Bu düzenleme, İtalyan kuvvetlerinin Trablusgarp Savaşı sırasında adaların büyük bölümünü ele geçirmesine (Mayıs 1912) değin sürdü. Aynı dönemde İkaria Yunan kuvvetlerinin eline geçerken, Meis Osmanlıların elinde kaldı.

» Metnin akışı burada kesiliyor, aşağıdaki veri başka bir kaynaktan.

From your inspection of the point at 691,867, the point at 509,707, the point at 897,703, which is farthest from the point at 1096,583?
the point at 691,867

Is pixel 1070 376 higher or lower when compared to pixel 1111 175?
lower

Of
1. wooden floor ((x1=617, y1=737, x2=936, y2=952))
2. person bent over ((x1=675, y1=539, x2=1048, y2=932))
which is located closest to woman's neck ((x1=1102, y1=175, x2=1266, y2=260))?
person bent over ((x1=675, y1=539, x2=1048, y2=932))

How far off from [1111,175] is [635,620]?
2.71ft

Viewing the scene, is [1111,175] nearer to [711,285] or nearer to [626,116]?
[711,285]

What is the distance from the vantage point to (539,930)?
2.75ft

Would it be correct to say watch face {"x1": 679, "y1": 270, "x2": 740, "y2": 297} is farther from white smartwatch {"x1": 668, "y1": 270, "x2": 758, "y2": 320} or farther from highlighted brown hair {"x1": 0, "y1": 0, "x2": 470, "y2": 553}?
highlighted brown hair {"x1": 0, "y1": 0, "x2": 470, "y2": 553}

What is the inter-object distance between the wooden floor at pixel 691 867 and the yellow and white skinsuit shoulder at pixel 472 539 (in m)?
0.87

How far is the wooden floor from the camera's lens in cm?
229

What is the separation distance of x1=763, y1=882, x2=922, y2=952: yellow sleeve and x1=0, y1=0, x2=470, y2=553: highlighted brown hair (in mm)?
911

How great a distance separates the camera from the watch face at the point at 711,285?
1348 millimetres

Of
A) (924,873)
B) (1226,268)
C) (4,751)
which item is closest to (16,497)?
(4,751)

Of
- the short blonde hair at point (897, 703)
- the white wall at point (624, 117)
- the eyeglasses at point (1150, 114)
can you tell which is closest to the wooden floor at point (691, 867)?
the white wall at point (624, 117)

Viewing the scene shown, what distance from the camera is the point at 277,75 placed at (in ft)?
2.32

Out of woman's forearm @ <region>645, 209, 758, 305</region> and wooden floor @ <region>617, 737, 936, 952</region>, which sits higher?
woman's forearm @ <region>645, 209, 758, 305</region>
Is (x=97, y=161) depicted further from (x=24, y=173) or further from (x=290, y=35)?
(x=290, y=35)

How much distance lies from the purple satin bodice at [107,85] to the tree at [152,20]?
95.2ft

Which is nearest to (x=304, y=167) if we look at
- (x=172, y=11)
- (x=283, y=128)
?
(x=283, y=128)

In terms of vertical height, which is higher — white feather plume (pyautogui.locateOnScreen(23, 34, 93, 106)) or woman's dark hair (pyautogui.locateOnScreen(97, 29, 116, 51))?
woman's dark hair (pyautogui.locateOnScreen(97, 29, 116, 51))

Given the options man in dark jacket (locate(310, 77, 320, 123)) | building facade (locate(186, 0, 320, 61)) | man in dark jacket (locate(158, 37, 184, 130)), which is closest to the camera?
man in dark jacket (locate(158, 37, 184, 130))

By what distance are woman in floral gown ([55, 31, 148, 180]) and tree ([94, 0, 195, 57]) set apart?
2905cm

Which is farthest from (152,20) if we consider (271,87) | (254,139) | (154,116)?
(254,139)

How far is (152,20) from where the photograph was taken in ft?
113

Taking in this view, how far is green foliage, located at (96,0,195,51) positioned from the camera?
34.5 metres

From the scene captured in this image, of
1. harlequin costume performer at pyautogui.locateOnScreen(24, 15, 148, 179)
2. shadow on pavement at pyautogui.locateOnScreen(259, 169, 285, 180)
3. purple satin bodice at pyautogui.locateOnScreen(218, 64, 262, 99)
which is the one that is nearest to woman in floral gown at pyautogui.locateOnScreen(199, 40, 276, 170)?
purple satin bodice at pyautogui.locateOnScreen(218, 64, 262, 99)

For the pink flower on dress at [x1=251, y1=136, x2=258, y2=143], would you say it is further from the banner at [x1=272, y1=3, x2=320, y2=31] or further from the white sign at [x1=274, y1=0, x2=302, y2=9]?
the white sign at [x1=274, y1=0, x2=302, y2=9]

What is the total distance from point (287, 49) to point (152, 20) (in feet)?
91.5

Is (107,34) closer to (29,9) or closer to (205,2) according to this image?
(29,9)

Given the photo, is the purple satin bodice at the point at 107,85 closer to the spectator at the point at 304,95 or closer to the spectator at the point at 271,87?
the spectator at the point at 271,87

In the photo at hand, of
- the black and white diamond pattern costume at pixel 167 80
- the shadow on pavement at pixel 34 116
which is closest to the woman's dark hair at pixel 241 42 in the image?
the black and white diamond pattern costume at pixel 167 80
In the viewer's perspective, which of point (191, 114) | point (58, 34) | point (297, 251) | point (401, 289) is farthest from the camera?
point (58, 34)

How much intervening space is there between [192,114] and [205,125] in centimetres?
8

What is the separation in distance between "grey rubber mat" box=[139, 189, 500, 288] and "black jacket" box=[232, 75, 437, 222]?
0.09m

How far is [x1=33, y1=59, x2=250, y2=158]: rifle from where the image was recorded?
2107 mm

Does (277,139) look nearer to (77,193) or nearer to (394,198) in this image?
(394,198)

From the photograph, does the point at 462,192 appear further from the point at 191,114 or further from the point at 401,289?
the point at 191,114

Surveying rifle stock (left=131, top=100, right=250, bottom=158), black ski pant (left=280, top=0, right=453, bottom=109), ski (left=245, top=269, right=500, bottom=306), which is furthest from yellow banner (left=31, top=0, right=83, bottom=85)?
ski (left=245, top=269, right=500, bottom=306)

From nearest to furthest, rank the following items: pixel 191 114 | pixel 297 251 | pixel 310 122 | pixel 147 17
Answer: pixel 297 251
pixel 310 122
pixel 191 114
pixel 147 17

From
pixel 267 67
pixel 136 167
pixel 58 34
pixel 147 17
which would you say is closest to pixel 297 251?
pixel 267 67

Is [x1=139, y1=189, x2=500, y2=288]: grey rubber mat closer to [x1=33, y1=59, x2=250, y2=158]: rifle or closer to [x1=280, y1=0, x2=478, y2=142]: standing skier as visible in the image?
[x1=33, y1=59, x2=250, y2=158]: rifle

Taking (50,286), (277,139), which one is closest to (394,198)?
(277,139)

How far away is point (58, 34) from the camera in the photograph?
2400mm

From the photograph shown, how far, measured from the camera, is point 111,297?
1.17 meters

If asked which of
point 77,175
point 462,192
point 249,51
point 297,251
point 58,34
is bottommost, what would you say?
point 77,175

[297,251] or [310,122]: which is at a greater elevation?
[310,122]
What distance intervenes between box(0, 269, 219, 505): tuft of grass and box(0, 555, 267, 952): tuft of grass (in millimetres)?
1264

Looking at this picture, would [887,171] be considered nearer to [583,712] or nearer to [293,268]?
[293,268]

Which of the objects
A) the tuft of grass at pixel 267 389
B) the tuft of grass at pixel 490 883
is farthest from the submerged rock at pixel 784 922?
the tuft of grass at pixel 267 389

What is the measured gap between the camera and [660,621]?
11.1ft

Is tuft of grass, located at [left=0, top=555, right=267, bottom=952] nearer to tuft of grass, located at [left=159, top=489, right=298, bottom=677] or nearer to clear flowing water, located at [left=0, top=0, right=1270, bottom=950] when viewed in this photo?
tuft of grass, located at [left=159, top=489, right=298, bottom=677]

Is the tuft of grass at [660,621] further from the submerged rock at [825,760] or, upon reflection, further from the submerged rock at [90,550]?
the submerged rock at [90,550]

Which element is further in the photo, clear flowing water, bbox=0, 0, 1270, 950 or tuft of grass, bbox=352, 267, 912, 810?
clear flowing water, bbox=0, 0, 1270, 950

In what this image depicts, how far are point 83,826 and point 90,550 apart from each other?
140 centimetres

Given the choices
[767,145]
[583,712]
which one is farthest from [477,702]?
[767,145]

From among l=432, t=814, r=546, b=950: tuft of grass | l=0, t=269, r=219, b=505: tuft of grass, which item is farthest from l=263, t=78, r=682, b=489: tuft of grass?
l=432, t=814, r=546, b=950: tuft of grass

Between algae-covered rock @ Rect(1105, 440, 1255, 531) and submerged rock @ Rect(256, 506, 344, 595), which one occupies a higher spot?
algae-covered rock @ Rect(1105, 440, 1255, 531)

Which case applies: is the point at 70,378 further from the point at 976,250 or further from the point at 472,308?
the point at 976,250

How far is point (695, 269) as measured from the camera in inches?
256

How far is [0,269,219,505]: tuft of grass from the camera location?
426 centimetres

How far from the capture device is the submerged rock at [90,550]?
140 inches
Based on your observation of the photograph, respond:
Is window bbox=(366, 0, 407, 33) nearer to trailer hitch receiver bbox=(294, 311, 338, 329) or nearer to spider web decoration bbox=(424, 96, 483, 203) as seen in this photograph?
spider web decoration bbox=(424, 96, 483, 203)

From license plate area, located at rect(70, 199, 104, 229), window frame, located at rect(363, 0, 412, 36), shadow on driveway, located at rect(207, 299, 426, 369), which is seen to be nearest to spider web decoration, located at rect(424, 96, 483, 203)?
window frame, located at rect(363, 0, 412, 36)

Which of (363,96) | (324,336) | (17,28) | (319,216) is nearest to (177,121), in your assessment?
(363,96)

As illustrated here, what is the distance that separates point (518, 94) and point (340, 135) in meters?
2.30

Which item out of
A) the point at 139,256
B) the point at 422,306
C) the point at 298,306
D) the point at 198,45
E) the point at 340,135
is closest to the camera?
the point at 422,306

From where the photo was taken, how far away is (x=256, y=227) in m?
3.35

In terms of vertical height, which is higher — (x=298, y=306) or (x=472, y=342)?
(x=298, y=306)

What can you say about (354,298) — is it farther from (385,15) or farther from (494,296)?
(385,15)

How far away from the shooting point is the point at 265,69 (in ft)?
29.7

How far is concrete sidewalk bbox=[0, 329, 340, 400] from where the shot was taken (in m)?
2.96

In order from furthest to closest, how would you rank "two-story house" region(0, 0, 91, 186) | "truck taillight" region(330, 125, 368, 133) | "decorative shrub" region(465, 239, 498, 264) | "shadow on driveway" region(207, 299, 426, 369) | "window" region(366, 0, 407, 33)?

1912 yılında imzalanan Ouchy (Uşi) Antlaşmasına göre İtalya On İki Ada'yı Osmanlı İmparatorluğu'na verecekti. Ancak adaların, Yunanlar tarafından işgal edilebileceği düşüncesiyle Balkan Savaşı'nın sonuna kadar İtalyanlarda kalmasına karar verildi. Ancak İtalya bu adaları Osmanlı İmparatorluğu'na vermekten vazgeçerek kendi topraklarına kattı. I. Dünya Savaşı sonrasında Osmanlı'ya dayatılan Sevr Planı ile On İki Ada ve Meis'in İtalya'ya bırakılması amaçlanmıştı.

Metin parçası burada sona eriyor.